Over the last few months, since I began my placement, I have had the opportunity to watch many, many lessons, and I have even taught part or all of some. I have learnt many things about the art of teaching; the amount of work it takes to plan a well thought-out lesson, how to encourage and challenge students, but also how to please your colleagues when it’s your turn to do cake club.
However, I learned the most when I had to stand at the front and lead. In order to teach something you must truly understand it yourself. Osmosis was the topic I was given first, it is one of the more demanding areas of the AS course. When preparing for the lesson, I realised that my long neglected A level knowledge was not up to standard, and I had not been confronted with the topic in depth during my university studies. However, having to relearn the topic was advantageous as I was able, before the lesson, to predict and understand misconceptions which students may have and identify areas which they may find difficult. This meant I was able to address them in the lesson before mistakes were made and to improve the learning outcome. In future, I will take this approach forward.
I have also learned through my observations that it is much better to lead students to answers rather than spoon feed them. However, in practice, student-led learning is much more difficult to achieve. For example, when I planned a lesson on evidence for DNA replication, I gave students selected background information on the famous Meselson and Stahl experiment which had proved the semi-conservative nature of DNA replication. Using existing knowledge of students about DNA replication, I asked them to work out the outcome of the experiment. Such a trial-and-error approach often means that, when students eventually get to the right answer, they are more likely to have understood and be able to retain the knowledge. I then presented them with a full and rounded explanation, so they could correct and understand potential misconceptions they may have had along the way. Learning through such active problem solving strategies trains the students in an important skill that will be useful when they have to perform in synoptic examinations, particularly in this A/B grade topic area where many of the questions tend to be challenging. However, incorporating this important inquisitive teaching style into lessons is time consuming and, in the daily school routine it takes therefore less of a priority compared to covering the content. It was a very satisfying experience that I made the effort and took the time to prepare this lesson in this way, and I got the strong impression that students gained a good understanding of this demanding topic.
In this class on DNA replication, I was also able to incorporate some creative activities, for example students modelled the outcome of the Meselson and Stahl experiment using plasticine. It allowed the students to make mistakes and to do something different than writing out notes – which is often the focus at A level. I also learned the value of having a well prepared worksheet, with the help of which the students could record and consolidate their findings after modelling the experiment. It allowed the students to work independently, which seemed to promote the problem solving approach and enabled me to focus on struggling students to provide one on one help. Although such resources take time to produce, they enable the pupils to get more out of the lesson and hopefully leave memorable impressions. Furthermore, I was able to provide an extension activity where the students attempted to demonstrate the outcome of the experiment, if dispersive or conservative replication had occurred. This provided an element of differentiation to stretch the best students.

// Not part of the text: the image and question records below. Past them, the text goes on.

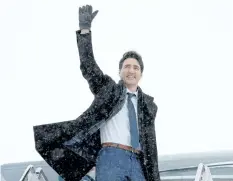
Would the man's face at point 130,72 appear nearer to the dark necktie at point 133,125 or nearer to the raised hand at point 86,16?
the dark necktie at point 133,125

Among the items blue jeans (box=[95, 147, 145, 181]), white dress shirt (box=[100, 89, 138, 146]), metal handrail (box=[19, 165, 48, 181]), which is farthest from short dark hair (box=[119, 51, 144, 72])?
metal handrail (box=[19, 165, 48, 181])

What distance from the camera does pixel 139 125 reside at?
3281 millimetres

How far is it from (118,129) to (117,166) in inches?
11.5

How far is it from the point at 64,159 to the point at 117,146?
15.5 inches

The most difficult thing I found in these situations, was explaining a concept which I found obvious but was completely novel to students. Examples in this case were experimental procedures such as growing bacteria in a medium for several generations or the use and function of a centrifuge, which were aspects that I had experienced and done myself. Only afterwards did I realise that I had failed to provide comprehensive explanations for these aspects which were new to the students. It is in this area where I feel strongest that I need to improve through critical analysis of the lesson before I put it in practice.

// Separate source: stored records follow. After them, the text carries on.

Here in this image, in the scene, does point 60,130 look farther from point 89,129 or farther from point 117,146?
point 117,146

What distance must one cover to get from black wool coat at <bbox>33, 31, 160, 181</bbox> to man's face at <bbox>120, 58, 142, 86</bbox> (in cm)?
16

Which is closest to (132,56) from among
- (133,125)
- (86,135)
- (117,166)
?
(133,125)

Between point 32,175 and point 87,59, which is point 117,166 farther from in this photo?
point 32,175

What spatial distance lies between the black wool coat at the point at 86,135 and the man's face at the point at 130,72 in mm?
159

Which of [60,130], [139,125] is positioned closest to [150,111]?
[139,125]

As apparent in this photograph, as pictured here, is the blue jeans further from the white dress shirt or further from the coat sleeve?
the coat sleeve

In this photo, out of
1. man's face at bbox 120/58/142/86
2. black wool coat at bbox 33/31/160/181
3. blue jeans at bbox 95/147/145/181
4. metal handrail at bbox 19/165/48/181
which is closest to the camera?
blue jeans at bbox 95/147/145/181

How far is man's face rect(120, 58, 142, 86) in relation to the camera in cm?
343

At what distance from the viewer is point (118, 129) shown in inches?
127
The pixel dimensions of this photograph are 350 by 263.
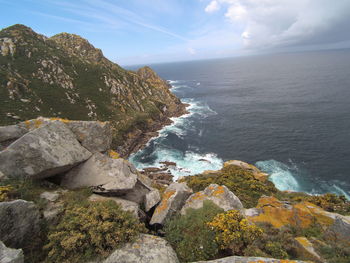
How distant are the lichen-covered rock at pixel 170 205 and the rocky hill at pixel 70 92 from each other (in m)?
44.9

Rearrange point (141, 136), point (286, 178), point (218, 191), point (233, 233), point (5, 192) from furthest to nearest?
point (141, 136), point (286, 178), point (218, 191), point (5, 192), point (233, 233)

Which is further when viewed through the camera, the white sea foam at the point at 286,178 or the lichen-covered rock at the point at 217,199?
the white sea foam at the point at 286,178

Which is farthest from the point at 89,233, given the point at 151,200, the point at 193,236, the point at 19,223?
the point at 151,200

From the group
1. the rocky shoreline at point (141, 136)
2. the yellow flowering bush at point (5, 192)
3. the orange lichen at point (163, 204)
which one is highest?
the yellow flowering bush at point (5, 192)

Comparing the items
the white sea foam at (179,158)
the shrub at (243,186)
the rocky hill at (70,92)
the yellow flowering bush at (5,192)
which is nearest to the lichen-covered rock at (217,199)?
the shrub at (243,186)

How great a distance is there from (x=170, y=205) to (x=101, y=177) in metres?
4.83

During my placement, I also learned some unusual lessons, such as the importance of knowing your lesson contents well and the spirit of improvisation. One Friday, the class was doing a straightforward practical to demonstrate the effect of changing the concentration of a chemical substrate in an enzymatic reaction. Students were placing pieces of potato into differing concentrations of hydrogen peroxide and measuring the oxygen produced by the catalase-mediated enzymatic reaction – when suddenly the lights went out due to a power cut which left the laboratory without lighting and electrical equipment. There was some disruption for a short while, but the students were instructed to continue, and they did so; both the practical and the lesson were completed. Key to this success was that the teacher knew the lesson content and theory very well, and could continue to teach through improvising in the absence of any technology. Relying on technology is tempting, but I learned that I need to be prepared to cope without it at all times! There are many obstacles when teaching, but this was not one which I anticipated – but an important lesson to remember for the future!